Устав бегать по кабинету, Алексей Петрович достал из шкафа папку с рукописью своих путевых очерков, раскрыл, сжал руками голову, принялся читать, зная, что работа всегда позволяет ему забыться, уйти от действительности. Поначалу он ничего не понимал из прочитанного, но постепенно стали оживать знакомые образы, вытесняя посторонние мысли и переживания. Раза два возникал образ Ирэн, ее глаза неподвижно взирали на него с ожиданием, потом их отгородило что-то вроде стекла, на стекло легла дымка тумана, застучали колеса поезда, ветер ворвался в открытое окно вагона, замелькали телеграфные столбы, поплыли, сменяя друг друга, картины дикой природы, лишь кое-где осваиваемой людьми, и сами люди, их физиономии, слова, настроения… Образ Ирэн померк и растворился в прошлом…
И потом Алексей Петрович старался как можно меньше думать об Ирэн. Он умел не думать о том, о чем не хотел думать: стоило лишь переключиться на героев своего нового романа, на очередную статью или очерк, как все, что не было связано с этим, уходило на задний план или даже уходило из его сознания вообще. Ирэн совсем не уходила, но образ ее встал как бы в один ряд с теми вымышленными человеческими типами, которые использованы до донышка, а потому добавить к сказанному о них больше нечего.
Только Маше, жене Алексея Петровича, казалось, что ее муж как бы обрел вторую молодость, и она с некоторым страхом ожидала наступления ночи. Да Катерина поглядывала на своего деверя с откровенной надеждой…
А тут еще предстоящий Первый съезд советских писателей…
Первый съезд советских писателей разочаровал Алексея Петровича. Слушая выступление самого Горького, а потом и других, именитых и мало кому известных литераторов, Задонов никак не мог отделаться от навязчивого ощущения, что ораторы выходят на трибуну лишь для того, чтобы заявить о себе, о своих претензиях на известность и на право занимать какие-то особые места в литературном сообществе. Его поразила ожесточенность в речи Максима Горького, его совершенно ненужное и ничем не оправданное восхваление Сталина. Он подумал, что Горький как бы старается оправдать свой официальный титул великого пролетарского писателя, хотя на самом деле, по мнению Алексея Петровича, он всегда был и оставался певцом российского мещанства, а его "пролетарский" роман "Мать" был случайным отклонением и ничего в этой его мещанской сущности не менял.
Но больше всего поразило выступление Исаака Бабеля — выступление настолько восторженно-лживое и настолько холопское по отношению к Сталину, что на лицах многих писателей появилась гримаса брезгливости и даже гадливости: ври-ври, да знай меру. Бабель меры не знал или не хотел знать. Или заглаживал впечатление от "Конармии", изруганной с таким же пылом, с каким и захваленной перед этим.
С некоторым любопытством Алексей Петрович ожидал выступление Михаила Шолохова, тридцатилетнего автора еще незаконченного романа «Тихий Дон» и тоже будто бы незаконченной «Поднятой целены». Шолохов так стремительно ворвался в литературу, так прочно в ней утвердился своей ни на кого не похожей особостью, вызвал столько споров и пересудов, зависти и даже ненависти со стороны некоторых «собратьев» по перу, что одно это давало ему право и на особую точку зрения.
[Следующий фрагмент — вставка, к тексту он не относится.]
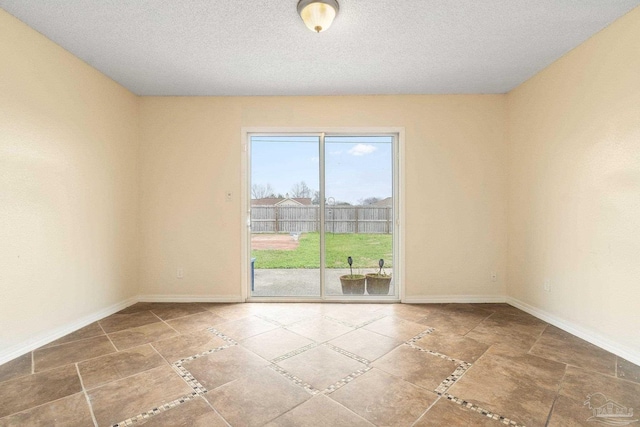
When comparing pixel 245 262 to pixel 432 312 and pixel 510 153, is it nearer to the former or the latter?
pixel 432 312

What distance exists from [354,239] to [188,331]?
2.18 meters

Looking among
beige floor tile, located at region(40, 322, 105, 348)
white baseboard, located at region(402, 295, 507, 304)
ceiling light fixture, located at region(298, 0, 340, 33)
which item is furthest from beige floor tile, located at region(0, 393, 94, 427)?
white baseboard, located at region(402, 295, 507, 304)

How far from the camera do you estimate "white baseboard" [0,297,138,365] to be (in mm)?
2240

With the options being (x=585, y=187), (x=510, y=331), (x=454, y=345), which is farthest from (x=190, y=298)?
(x=585, y=187)

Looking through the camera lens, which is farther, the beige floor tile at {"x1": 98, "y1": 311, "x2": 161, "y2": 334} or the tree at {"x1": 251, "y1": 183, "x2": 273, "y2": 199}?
the tree at {"x1": 251, "y1": 183, "x2": 273, "y2": 199}

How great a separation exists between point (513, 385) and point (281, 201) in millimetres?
2943

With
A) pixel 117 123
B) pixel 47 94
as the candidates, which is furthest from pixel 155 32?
pixel 117 123

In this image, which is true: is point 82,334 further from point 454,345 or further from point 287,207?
point 454,345

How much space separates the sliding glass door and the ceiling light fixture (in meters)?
1.70

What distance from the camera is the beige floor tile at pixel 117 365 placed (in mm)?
1997

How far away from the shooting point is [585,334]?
8.50 ft

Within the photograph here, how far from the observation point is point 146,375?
6.67ft

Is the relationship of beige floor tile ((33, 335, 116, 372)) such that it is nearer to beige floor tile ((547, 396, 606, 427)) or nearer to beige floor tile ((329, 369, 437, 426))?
beige floor tile ((329, 369, 437, 426))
Увы, ничего нового он не сказал, то есть ничего такого, чего бы не знал Алексей Петрович. Впрочем, от столь своеобразного и столь же молодого писателя трудно было ожидать каких-то особых же философских откровений, тем более что вся философия его прозы заключена не столько в слове, сколько в образах, выраженных этим словом.
И все это, вместе взятое, создало впечатление, что съезд окончательно похоронил действительно русскую литературу, а на ее место воздвиг литературу безымянную, не имеющую опоры в русском народе, литературу, которую нельзя отнести вообще ни к какой нации, в том числе и к еврейской, представители которой подавляли всех остальных не столько своей многочисленностью, сколько назойливостью во всех сферах, относящихся к печатному слову, упорно настаивая на своей несомненной русскости и безусловной советскости. Часто на местечковом жаргоне.
Слава богу, что его, Задонова, никуда не выдвинули, что он остался незаметным среди многих и многих тоже оставшихся незаметными, а иногда и просто оказавшихся за бортом шумного сборища, то есть действительно русских писателей и поэтов. Алексей Петрович был уверен, что не он один скрывает в себе разочарование и недоумение, вызванные съездом, и это как-то поддерживало, не давало впасть в окончательный пессимизм.
"Что ж, — думал он, возвращаясь с заключительного заседания съезда домой поздним сентябрьским вечером, — видать, так оно и должно быть: крикливая и наглая серость, пользуясь своим большинством, будет задавать тон в этом странном сообществе, но это еще не значит, что я должен плясать под их дудку".